Дом номер четыре, Авеню

27 июня 1976 года

Все улицы в нашем городке носят названия деревьев, и мы с Тилли, выйдя из зальной церкви, направились по аллее, отделявшей Платановую от Кедровой. По обе стороны от нас было развешено на просушку белье. Растянутое, точно паруса, над безлюдными садиками, оно томилось в ожидании хотя бы слабого дуновения ветерка, и, пока мы проходили мимо, капли воды звучно шлепались на бетонные плиты дорожки.

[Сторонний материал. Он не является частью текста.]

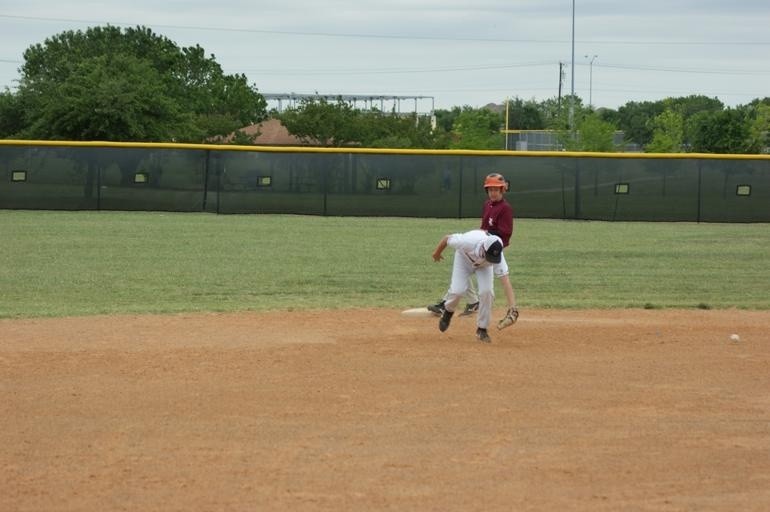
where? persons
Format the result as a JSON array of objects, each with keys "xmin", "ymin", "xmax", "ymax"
[
  {"xmin": 431, "ymin": 228, "xmax": 519, "ymax": 343},
  {"xmin": 426, "ymin": 172, "xmax": 513, "ymax": 317}
]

Тогда мы еще не знали, что даже много лет спустя люди будут вспоминать это лето, что каждый особенно жаркий день будут сравнивать с этим. А те, кто пережил это пекло, будут лишь качать головой и улыбаться, услышав от других жалобы на слишком высокие температуры. То было лето освобождения. Лето хопперов [Хоппер — резиновый шар с ручками, которые позволяют сидеть на нем или прыгать, но не падать.] и «Танцующей королевы» [«Танцующая королева» — песня ансамбля «АББА».], лето, когда Долли Партон [Долли Партон (р. 1946) — американская кантри-певица и киноактриса.] умоляла Джолин [«Джолин» — песня, автором и исполнителем которой является Долли Партон.] не отбирать у нее возлюбленного; все мы смотрели на поверхность Марса и чувствовали себя такими маленькими. Мы по очереди мылись в ванне в одной и той же воде, чайник заполняли лишь наполовину, а воду в туалете разрешалось спускать лишь в тех случаях, которые миссис Мортон деликатно называла «особыми». Проблема заключалась вот в чем: все домочадцы сразу понимали, когда у тебя имел место «особый случай», и это как-то смущало. Миссис Мортон объявила, что пора прекратить игры с ведрами и шлангами во дворе; мало того, она вошла в группу добровольцев, докладывающих о соседях, которые осмеливались поливать садики по ночам, в темноте. (Сама миссис Мортон использовала для поливки лишь воду, оставшуюся после стирки, что не возбранялось.) «Все наладится, если мы будем действовать дружно и слаженно» — так она говорила. Но я знала, что это неправда, потому как в отличие от всех пожелтевших газонов травка у дома мистера Форбса была подозрительно ярко-зеленой.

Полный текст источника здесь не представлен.